Dub will no longer build dynamicLibrary targetType's as staticLibrary.

Except for x86_omf. This has been disabled due to numerous issues that will lead this to not doing what is expected of it.

No compiler or linker flags have been added at this time, you will need to specify the relevant flag to get the compiler to link dynamically against Phobos.

The $DUB_BUILD_PATH variable is now defined inside the postBuildCommands section. It contains the absolute path in which the package was built, and can be used to copy by-products of the build process to their intended locations.

For example, if an executable exports symbols, you will want to make the resulting import library and symbols export file available somewhere. That can be done with a dub.json section like this:

    "postBuildCommands-windows": [
        "copy /y $DUB_BUILD_PATH\\$DUB_TARGET_NAME.lib $PACKAGE_DIR\\lib"
        "copy /y $DUB_BUILD_PATH\\$DUB_TARGET_NAME.exp $PACKAGE_DIR\\lib"
    ],

Now users can use the documented predefined variables inside custom command directives without the need for a wrapper shell script.

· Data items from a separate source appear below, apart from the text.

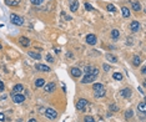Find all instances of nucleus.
I'll return each instance as SVG.
<instances>
[{
	"mask_svg": "<svg viewBox=\"0 0 146 122\" xmlns=\"http://www.w3.org/2000/svg\"><path fill=\"white\" fill-rule=\"evenodd\" d=\"M134 116V112H132V110H127L126 112H125V117L126 118H131Z\"/></svg>",
	"mask_w": 146,
	"mask_h": 122,
	"instance_id": "bb28decb",
	"label": "nucleus"
},
{
	"mask_svg": "<svg viewBox=\"0 0 146 122\" xmlns=\"http://www.w3.org/2000/svg\"><path fill=\"white\" fill-rule=\"evenodd\" d=\"M23 90H24L23 85H21V84H17V85L14 86V89H13V93H20Z\"/></svg>",
	"mask_w": 146,
	"mask_h": 122,
	"instance_id": "ddd939ff",
	"label": "nucleus"
},
{
	"mask_svg": "<svg viewBox=\"0 0 146 122\" xmlns=\"http://www.w3.org/2000/svg\"><path fill=\"white\" fill-rule=\"evenodd\" d=\"M96 41H97V39H96V36H95L94 34H89V35L86 36V43H87L89 45H95Z\"/></svg>",
	"mask_w": 146,
	"mask_h": 122,
	"instance_id": "0eeeda50",
	"label": "nucleus"
},
{
	"mask_svg": "<svg viewBox=\"0 0 146 122\" xmlns=\"http://www.w3.org/2000/svg\"><path fill=\"white\" fill-rule=\"evenodd\" d=\"M55 87H56V85L54 82H49L48 85H45V91L46 92H52V91H55Z\"/></svg>",
	"mask_w": 146,
	"mask_h": 122,
	"instance_id": "f8f14e48",
	"label": "nucleus"
},
{
	"mask_svg": "<svg viewBox=\"0 0 146 122\" xmlns=\"http://www.w3.org/2000/svg\"><path fill=\"white\" fill-rule=\"evenodd\" d=\"M113 77H114L115 80H119V81H120V80H122V75H121L120 72H115V74L113 75Z\"/></svg>",
	"mask_w": 146,
	"mask_h": 122,
	"instance_id": "c756f323",
	"label": "nucleus"
},
{
	"mask_svg": "<svg viewBox=\"0 0 146 122\" xmlns=\"http://www.w3.org/2000/svg\"><path fill=\"white\" fill-rule=\"evenodd\" d=\"M84 121H85V122H95V121H94V118L91 117V116H86V117L84 118Z\"/></svg>",
	"mask_w": 146,
	"mask_h": 122,
	"instance_id": "2f4dec72",
	"label": "nucleus"
},
{
	"mask_svg": "<svg viewBox=\"0 0 146 122\" xmlns=\"http://www.w3.org/2000/svg\"><path fill=\"white\" fill-rule=\"evenodd\" d=\"M93 89H94V91H99V90L104 89V86H102L101 84H94V85H93Z\"/></svg>",
	"mask_w": 146,
	"mask_h": 122,
	"instance_id": "a878e982",
	"label": "nucleus"
},
{
	"mask_svg": "<svg viewBox=\"0 0 146 122\" xmlns=\"http://www.w3.org/2000/svg\"><path fill=\"white\" fill-rule=\"evenodd\" d=\"M85 74L87 75H94V76H97L99 75V69L95 67V66H86L85 67Z\"/></svg>",
	"mask_w": 146,
	"mask_h": 122,
	"instance_id": "7ed1b4c3",
	"label": "nucleus"
},
{
	"mask_svg": "<svg viewBox=\"0 0 146 122\" xmlns=\"http://www.w3.org/2000/svg\"><path fill=\"white\" fill-rule=\"evenodd\" d=\"M137 108H139V111H141L142 113H145L146 112V105H145V102L142 101V102H140L139 105H137Z\"/></svg>",
	"mask_w": 146,
	"mask_h": 122,
	"instance_id": "4be33fe9",
	"label": "nucleus"
},
{
	"mask_svg": "<svg viewBox=\"0 0 146 122\" xmlns=\"http://www.w3.org/2000/svg\"><path fill=\"white\" fill-rule=\"evenodd\" d=\"M131 5H132V9L135 11H140L141 10V5L137 3V1H131Z\"/></svg>",
	"mask_w": 146,
	"mask_h": 122,
	"instance_id": "5701e85b",
	"label": "nucleus"
},
{
	"mask_svg": "<svg viewBox=\"0 0 146 122\" xmlns=\"http://www.w3.org/2000/svg\"><path fill=\"white\" fill-rule=\"evenodd\" d=\"M121 13H122V16H124V17H129V16H130V10L127 9L126 6H122V8H121Z\"/></svg>",
	"mask_w": 146,
	"mask_h": 122,
	"instance_id": "6ab92c4d",
	"label": "nucleus"
},
{
	"mask_svg": "<svg viewBox=\"0 0 146 122\" xmlns=\"http://www.w3.org/2000/svg\"><path fill=\"white\" fill-rule=\"evenodd\" d=\"M10 21H11L14 25H16V26H21V25L24 24L23 17L19 16V15H16V14H11V16H10Z\"/></svg>",
	"mask_w": 146,
	"mask_h": 122,
	"instance_id": "f257e3e1",
	"label": "nucleus"
},
{
	"mask_svg": "<svg viewBox=\"0 0 146 122\" xmlns=\"http://www.w3.org/2000/svg\"><path fill=\"white\" fill-rule=\"evenodd\" d=\"M139 91H140V93H141V95H145V91H144V87H142V86H140V87H139Z\"/></svg>",
	"mask_w": 146,
	"mask_h": 122,
	"instance_id": "c9c22d12",
	"label": "nucleus"
},
{
	"mask_svg": "<svg viewBox=\"0 0 146 122\" xmlns=\"http://www.w3.org/2000/svg\"><path fill=\"white\" fill-rule=\"evenodd\" d=\"M5 3L9 6H17L20 3V0H5Z\"/></svg>",
	"mask_w": 146,
	"mask_h": 122,
	"instance_id": "dca6fc26",
	"label": "nucleus"
},
{
	"mask_svg": "<svg viewBox=\"0 0 146 122\" xmlns=\"http://www.w3.org/2000/svg\"><path fill=\"white\" fill-rule=\"evenodd\" d=\"M0 121H5V115L0 112Z\"/></svg>",
	"mask_w": 146,
	"mask_h": 122,
	"instance_id": "f704fd0d",
	"label": "nucleus"
},
{
	"mask_svg": "<svg viewBox=\"0 0 146 122\" xmlns=\"http://www.w3.org/2000/svg\"><path fill=\"white\" fill-rule=\"evenodd\" d=\"M121 96L125 97V98L130 97V96H131V90H130V89H124V90L121 91Z\"/></svg>",
	"mask_w": 146,
	"mask_h": 122,
	"instance_id": "f3484780",
	"label": "nucleus"
},
{
	"mask_svg": "<svg viewBox=\"0 0 146 122\" xmlns=\"http://www.w3.org/2000/svg\"><path fill=\"white\" fill-rule=\"evenodd\" d=\"M69 4H70V10L72 13L78 11V9H79V1L78 0H69Z\"/></svg>",
	"mask_w": 146,
	"mask_h": 122,
	"instance_id": "6e6552de",
	"label": "nucleus"
},
{
	"mask_svg": "<svg viewBox=\"0 0 146 122\" xmlns=\"http://www.w3.org/2000/svg\"><path fill=\"white\" fill-rule=\"evenodd\" d=\"M86 105H87V101L85 98H80V100H78V102H76V108L79 111H84Z\"/></svg>",
	"mask_w": 146,
	"mask_h": 122,
	"instance_id": "39448f33",
	"label": "nucleus"
},
{
	"mask_svg": "<svg viewBox=\"0 0 146 122\" xmlns=\"http://www.w3.org/2000/svg\"><path fill=\"white\" fill-rule=\"evenodd\" d=\"M106 9H107L109 11H111V13H115V11H116V9H115V6H114L113 4H107Z\"/></svg>",
	"mask_w": 146,
	"mask_h": 122,
	"instance_id": "cd10ccee",
	"label": "nucleus"
},
{
	"mask_svg": "<svg viewBox=\"0 0 146 122\" xmlns=\"http://www.w3.org/2000/svg\"><path fill=\"white\" fill-rule=\"evenodd\" d=\"M130 29H131L132 32H137L139 29H140V24H139V21H132V23L130 24Z\"/></svg>",
	"mask_w": 146,
	"mask_h": 122,
	"instance_id": "9b49d317",
	"label": "nucleus"
},
{
	"mask_svg": "<svg viewBox=\"0 0 146 122\" xmlns=\"http://www.w3.org/2000/svg\"><path fill=\"white\" fill-rule=\"evenodd\" d=\"M35 69L38 70V71H43V72H49V71H51L48 65H43V64H35Z\"/></svg>",
	"mask_w": 146,
	"mask_h": 122,
	"instance_id": "1a4fd4ad",
	"label": "nucleus"
},
{
	"mask_svg": "<svg viewBox=\"0 0 146 122\" xmlns=\"http://www.w3.org/2000/svg\"><path fill=\"white\" fill-rule=\"evenodd\" d=\"M32 5H41L44 3V0H30Z\"/></svg>",
	"mask_w": 146,
	"mask_h": 122,
	"instance_id": "c85d7f7f",
	"label": "nucleus"
},
{
	"mask_svg": "<svg viewBox=\"0 0 146 122\" xmlns=\"http://www.w3.org/2000/svg\"><path fill=\"white\" fill-rule=\"evenodd\" d=\"M141 74H142V75H145V74H146V69H145V67H142V70H141Z\"/></svg>",
	"mask_w": 146,
	"mask_h": 122,
	"instance_id": "58836bf2",
	"label": "nucleus"
},
{
	"mask_svg": "<svg viewBox=\"0 0 146 122\" xmlns=\"http://www.w3.org/2000/svg\"><path fill=\"white\" fill-rule=\"evenodd\" d=\"M85 9H86V10H89V11H93V10H94V8L91 6L89 3H86V4H85Z\"/></svg>",
	"mask_w": 146,
	"mask_h": 122,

Before this would have failed:

"preBuildCommands": ["$DC -run foo.d"]

unless DC was defined as environment variable outside DUB.

It was before possible to run a script that used the $DC environment variable or on POSIX escape the $ with $$DC to make the shell substitute the variable. These workarounds are no longer needed now.

API change: none of the different command directives are no longer substituted with the process environment variables. You now access the raw commands as provided by the user in the recipe. dub describe has been adjusted and now also processes the predefined environment variables as well as the process environment variables.